Coxibs and opioids appear to be associated with the heart risks than nsNSAIDs, but the use of opioids and coxibs has been associated with a higher risk of hospitalization or death than using nsNSAIDs. Conversely, the risk of bleeding from the gastrointestinal tract was reduced in those taking of coxibs (12 per 1,000 per year, compared with 21 per 1,000 per year between those taking a nsNSAIDs).

"Painkillers are used daily by millions of people." However, the current data do not patients or doctors to determine what type of agent is more secure. We compared nsNSAIDs, coxibs and opioids in a wide range of specific security and several events of composite security events "write the authors." "Although the nsNSAIDs pose some risks, these analyses support the safety of these agents compared with other analgesics." Recent concerns about using opioids in pain syndromes non-malignant appear to be justified on the basis of these data. »

In a second article, Dr. Solomon and his colleagues Brigham and women's Hospital not only studied Medicare beneficiaries receiving opioids non-malignant pain between 1996 and 2005. They compared the rates of adverse events after 30-180 days 6,275 patients each take one of the five types of opiates: codeine, hydrocodone, oxycodone, propoxyphene and tramadol.

The risk of GI adverse effects remained similar for all studied drugs and thirty days after the beginning of the opioid therapy the risk of cardiovascular events was also similar among all the types. However, after 180 days, the risk of cardiovascular events increased between those taking codeine. Hydrocodone as point of reference, fracture risk a 79 per cent lower among those taking tramadol and 46 percent lower among those taking propoxyphene. Compared to those taking hydrocodone, death from any cause was 2.4 times as likely among those taking of oxycodone and twice as likely among those taking codeine.

"The findings of this study do not accept with a commonly held belief that all opioids are associated with similar risks," write the authors. "The risks explained not by the prescribed dose and vary across a range of sensitivity analyses. Risks are significant and translated number needed to treat that would be considered clinically significant. Our conclusions regarding cardiovascular risk are surprising and require validation in other data sets. »

Proving that a relationship of cause and effect between the types of opioid and unwanted requires an experimental rather than the design of the observational study, they note, but these results should encourage careful and thorough. »

In addition, research letter published in the same issue, found double the risk of cardiovascular events in patients followed for a median (middle) 189 days after taking rofecoxib analgesic drug during offshore drug followed by a clinical trial. Joseph s. Ross, M.D., M.H.S., school of medicine, Yale University, and colleagues analyzed data from clinical trial which become available through litigation. Twenty - two cardiovascular events and 23 deaths occurred in patients taking rofecoxib in trial, compared to six cardiovascular events and nine deaths among the participants who took a placebo.

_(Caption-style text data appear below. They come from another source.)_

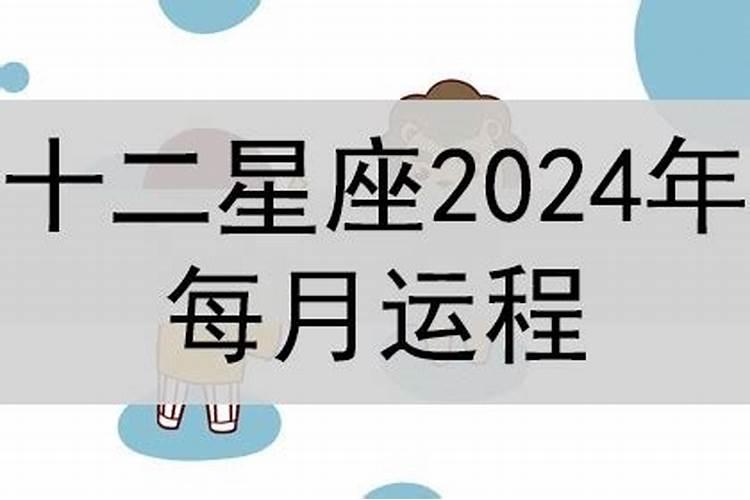 属鸡的人八月生好不好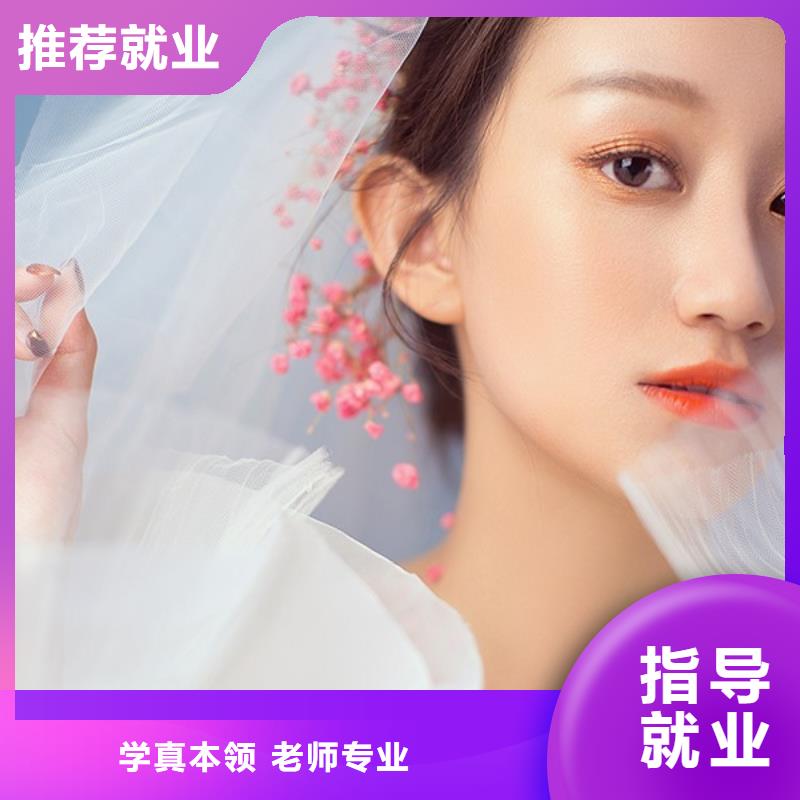 【化妝 美發(fā)學(xué)校技能+學(xué)歷】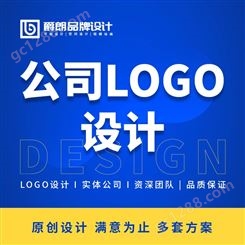 爵朗品牌设计公司LOGO设计 商标设计 一对一专业服务
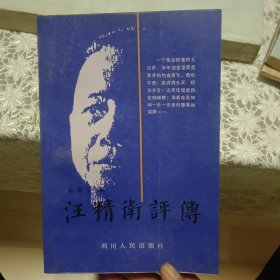 汪精卫评传【原版 实拍】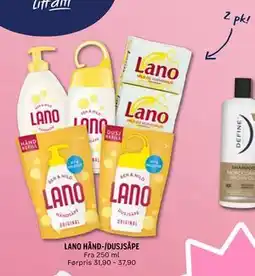 Coop Prix LANO HÅND-/DUSJSÅPE tilbud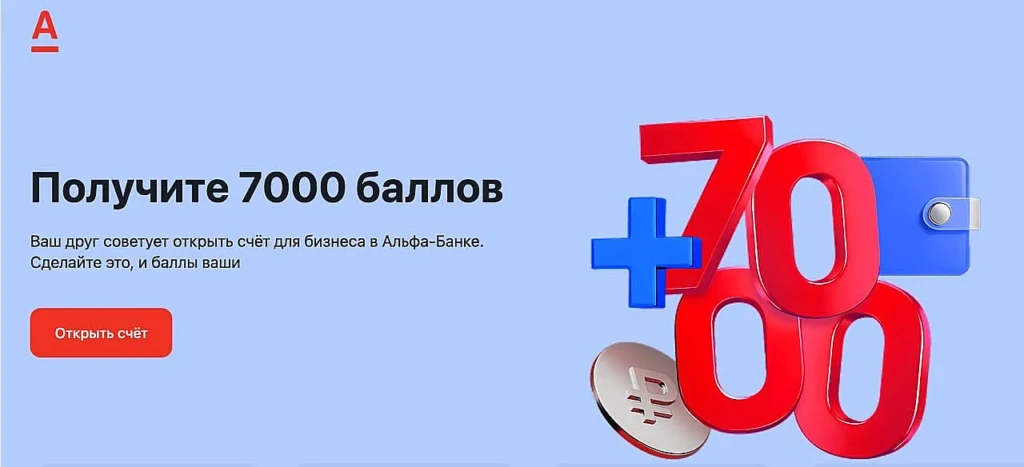 KASSIR.RU: до 100% кэшбэк от Альфа Банка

Studies were funded by grants and contracts from the Agency for healthcare quality and research, U.S. Department of Health and Human Services, the evidence to inform decisions regarding effectiveness (decision) development program.

Warning: this article is not intended to provide medical advice, diagnosis or treatment. Views expressed here do not necessarily reflect those PharmaLive.com or its staff.

Source of the story:

The story above is reproduced (with drafting adaptations by staff at PharmaLive.com) materials provided by JAMA and archives of newspapers.

Reference of the review:

Continuing after the abandonment of rofecoxib cardiovascular risk by Joseph s. Ross et al. Arch Intern Med., 2010; 170 (22): 2035-2036 DOI: 10.1001/archinternmed.2010.461

Note: If no author is given, the source is cited for this.